Jacky Chatelain : Quelles mesures ? Le discours est volontaire mais il n’est pas suivi d’effets ! Charles de Gaulle disait qu’une politique ne vaut que par ses moyens. Mais où sont les moyens ? Je suis d’accord avec l’analyse de fond qui est faite de la crise, mais il faut vraiment soutenir l’investissement. Les mesures du plan auront certainement un effet à court terme sur la trésorerie des entreprises mais c’est tout. Quant à la fin de la taxe professionnelle ? Elle est programmée pour 2011 ! Or la sortie de la crise et le redressement du marché du travail passe par les entreprises. Le plan de relance est clairement insuffisant. Sans parler du désengagement européen qui est pathétique.

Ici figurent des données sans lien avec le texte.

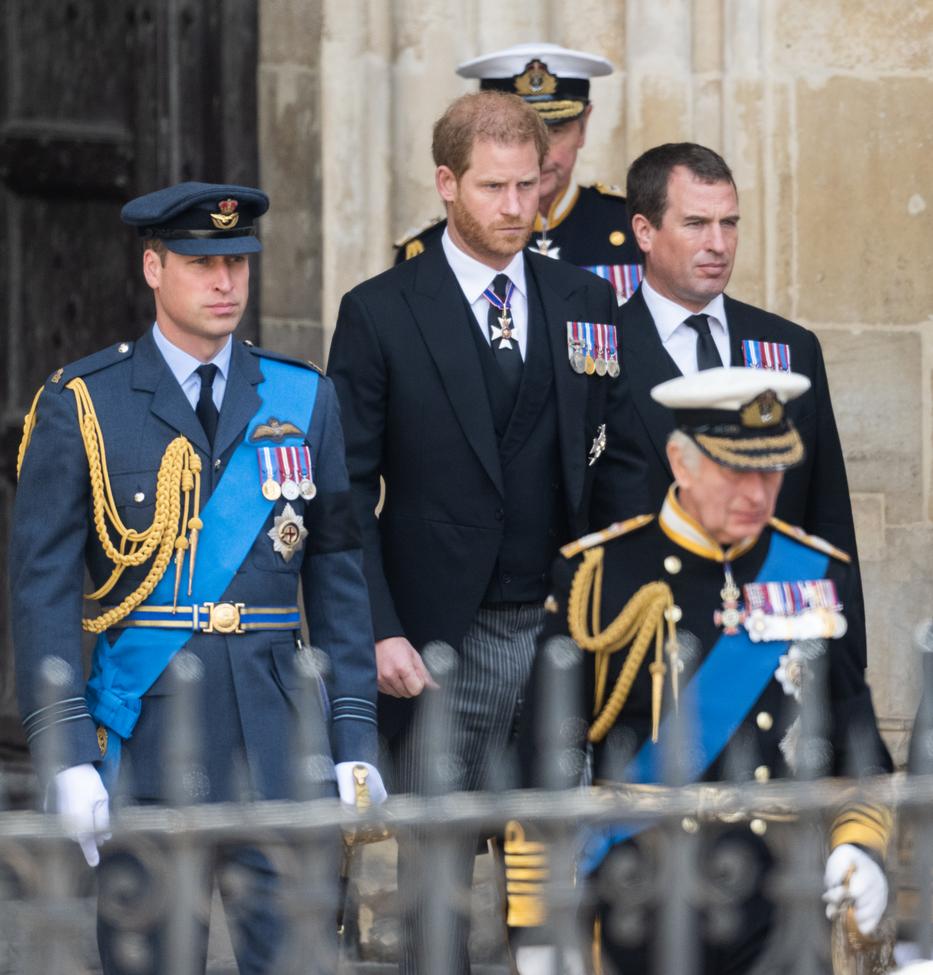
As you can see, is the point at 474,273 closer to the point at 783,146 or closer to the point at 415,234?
the point at 415,234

Capital.fr : Et la proposition de la CFDT de mettre en place un fonds social pour soutenir la formation ?

Jacky Chatelain : Ce que propose la CFDT est intelligent. Cela ne date pas d’hier et je trouve dommage qu’il faille arriver à de telles extrémités pour que les bonnes idées soient prises en considération. Cela dit, il faut profiter de la crise pour mesurer l’ampleur du problème de la formation des salariés. Les cadres qui bénéficient généralement d’un bon bagage ont moins besoin d’acquérir de nouvelles connaissances et seront peu concernés par ce fonds. Leur problématique est davantage le transfert des compétences et la reconversion pour les seniors qui ont effectué toute leur carrière dans la même entreprise. A ce jour il n’existe pas d’outil pour les y aider. Je regrette aussi que ce fonds ne s’intéresse pas à la formation initiale. Il vise encore la formation continue et je pense que nous devrions arrêter de multiplier les séances de rattrapage. Enfin, tout ceci n’est encore qu’à l’état de projet. Une fois encore la question du financement n’est pas réglée. Mais je pense que si nous pouvons supporter des déficits pour des choses inutiles, on peut en supporter pour des mesures efficaces…

Capital.fr : Les spécialistes du recrutement parlent volontiers de la guerre des talents que se livrent les entreprises. Est-ce la réalité ?

Jacky Chatelain : Je suis méfiant quant aux discours des recruteurs sur les « hauts potentiels ». Les entreprises sont effectivement confrontées à des difficultés de recrutement, et il existe une compétition sur l’innovation. Mais avant de recruter des compétences, on embauche des hommes et des femmes qui ne sont pas bons en permanence, ni innovants toute leur vie. C’est d’ailleurs pour cela que les jeunes diplômés ont actuellement une carte à jouer. Leurs compétences sont de plus en plus reconnues notamment en ce qui concerne les universitaires. Il y aura 165 000 postes à prendre en 2009. Bien sûr les entreprises recherchent toujours en priorité un cadre avec trois ans d’expérience. Sauf qu’en 2009, ce cadre là ne sera pas disponible car il ne souhaite pas courir un risque en quittant son entreprise pendant la crise. De mémoire d’Apec, les intentions de mobilité n’ont jamais été aussi faibles que cette année. Il existe donc une ouverture pour les jeunes et il ne faut pas attendre le mois de juillet et la remise des diplômes pour engager les démarches, c’est aujourd’hui qu’il faut postuler.